(Items stored from a collection)
——————————

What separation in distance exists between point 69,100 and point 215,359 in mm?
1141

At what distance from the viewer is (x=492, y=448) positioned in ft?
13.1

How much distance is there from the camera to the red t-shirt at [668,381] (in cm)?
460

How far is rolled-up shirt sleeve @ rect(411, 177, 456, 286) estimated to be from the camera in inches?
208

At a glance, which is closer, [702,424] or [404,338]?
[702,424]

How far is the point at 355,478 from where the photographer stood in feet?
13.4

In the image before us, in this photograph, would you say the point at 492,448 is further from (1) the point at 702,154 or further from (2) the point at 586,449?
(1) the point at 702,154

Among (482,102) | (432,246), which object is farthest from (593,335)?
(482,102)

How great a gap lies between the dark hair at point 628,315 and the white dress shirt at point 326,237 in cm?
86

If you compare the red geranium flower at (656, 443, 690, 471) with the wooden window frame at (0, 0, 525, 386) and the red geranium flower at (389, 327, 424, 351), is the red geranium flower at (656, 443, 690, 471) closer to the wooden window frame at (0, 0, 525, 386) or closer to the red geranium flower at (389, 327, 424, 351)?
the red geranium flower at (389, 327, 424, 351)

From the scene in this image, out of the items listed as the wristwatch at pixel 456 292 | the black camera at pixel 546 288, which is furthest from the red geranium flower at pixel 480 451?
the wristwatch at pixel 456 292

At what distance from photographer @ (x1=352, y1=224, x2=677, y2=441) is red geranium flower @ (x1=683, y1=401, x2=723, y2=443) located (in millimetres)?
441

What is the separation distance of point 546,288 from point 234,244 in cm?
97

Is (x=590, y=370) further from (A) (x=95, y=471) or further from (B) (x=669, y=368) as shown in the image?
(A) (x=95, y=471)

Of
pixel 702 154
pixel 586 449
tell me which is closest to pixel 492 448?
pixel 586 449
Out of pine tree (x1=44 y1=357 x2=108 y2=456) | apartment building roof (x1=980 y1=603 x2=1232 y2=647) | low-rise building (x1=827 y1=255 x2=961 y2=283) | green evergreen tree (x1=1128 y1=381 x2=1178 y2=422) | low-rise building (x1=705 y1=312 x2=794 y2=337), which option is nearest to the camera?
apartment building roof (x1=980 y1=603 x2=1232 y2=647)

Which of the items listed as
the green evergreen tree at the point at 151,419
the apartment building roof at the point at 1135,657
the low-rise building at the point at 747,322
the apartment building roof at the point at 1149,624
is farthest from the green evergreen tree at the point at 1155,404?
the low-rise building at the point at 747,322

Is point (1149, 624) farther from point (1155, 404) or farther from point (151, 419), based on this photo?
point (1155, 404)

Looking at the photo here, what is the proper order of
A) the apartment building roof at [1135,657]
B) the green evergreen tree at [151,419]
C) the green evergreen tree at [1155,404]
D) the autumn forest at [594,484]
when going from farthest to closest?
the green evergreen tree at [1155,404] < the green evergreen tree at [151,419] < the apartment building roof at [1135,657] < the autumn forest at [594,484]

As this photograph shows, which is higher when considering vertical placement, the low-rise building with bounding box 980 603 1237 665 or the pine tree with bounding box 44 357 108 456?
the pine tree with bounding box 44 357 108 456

——————————

Reproduce all of the records above verbatim, keeping their original order and wording.

What separation in distance exists between point 69,100 and point 215,359 in mm?
1141

At what distance from the viewer is (x=492, y=448) positioned in ft?
13.1

How much distance is there from the camera to the red t-shirt at [668,381] (in cm)?
460

How far is rolled-up shirt sleeve @ rect(411, 177, 456, 286) estimated to be from the camera in inches?
208

At a glance, which is closer, [702,424] or [404,338]?
[702,424]

How far is the point at 355,478 from where the photographer stood in feet?
13.4

In the image before us, in this photograph, would you say the point at 492,448 is further from (1) the point at 702,154 or further from (2) the point at 586,449?
(1) the point at 702,154

Among (482,102) | (432,246), which object is farthest from (593,335)?
(482,102)

How great a gap lies between the dark hair at point 628,315 and the white dress shirt at point 326,237 in cm?
86

If you compare the red geranium flower at (656, 443, 690, 471) with the wooden window frame at (0, 0, 525, 386) and the red geranium flower at (389, 327, 424, 351), is the red geranium flower at (656, 443, 690, 471) closer to the wooden window frame at (0, 0, 525, 386) or closer to the red geranium flower at (389, 327, 424, 351)?
the red geranium flower at (389, 327, 424, 351)

From the scene in this image, out of the items listed as the wristwatch at pixel 456 292 | the black camera at pixel 546 288, which is furthest from the red geranium flower at pixel 480 451?
the wristwatch at pixel 456 292

At what distance from photographer @ (x1=352, y1=224, x2=677, y2=441) is red geranium flower @ (x1=683, y1=401, x2=723, y2=443) located (in millimetres)?
441

What is the separation distance of point 546,288 from point 234,244 in cm?
97

Is (x=590, y=370) further from (A) (x=95, y=471) or further from (B) (x=669, y=368) as shown in the image?
(A) (x=95, y=471)

Of
pixel 702 154
pixel 586 449
tell me which is closest to pixel 492 448?
pixel 586 449
Out of pine tree (x1=44 y1=357 x2=108 y2=456) | apartment building roof (x1=980 y1=603 x2=1232 y2=647) | low-rise building (x1=827 y1=255 x2=961 y2=283) | green evergreen tree (x1=1128 y1=381 x2=1178 y2=422) | low-rise building (x1=705 y1=312 x2=794 y2=337), which option is nearest to the camera?
apartment building roof (x1=980 y1=603 x2=1232 y2=647)

Which of the items listed as
the green evergreen tree at the point at 151,419
the apartment building roof at the point at 1135,657
the low-rise building at the point at 747,322
the apartment building roof at the point at 1149,624
is farthest from the green evergreen tree at the point at 1155,404?
the low-rise building at the point at 747,322

Is point (1149, 624) farther from point (1155, 404) or farther from point (151, 419), based on this photo?
point (1155, 404)

Looking at the photo here, what is the proper order of
A) the apartment building roof at [1135,657]
B) the green evergreen tree at [151,419]
C) the green evergreen tree at [1155,404]
D) the autumn forest at [594,484]
when going from farthest to closest?
the green evergreen tree at [1155,404] < the green evergreen tree at [151,419] < the apartment building roof at [1135,657] < the autumn forest at [594,484]

As this photograph shows, which is higher when considering vertical placement, the low-rise building with bounding box 980 603 1237 665 or the pine tree with bounding box 44 357 108 456?
the pine tree with bounding box 44 357 108 456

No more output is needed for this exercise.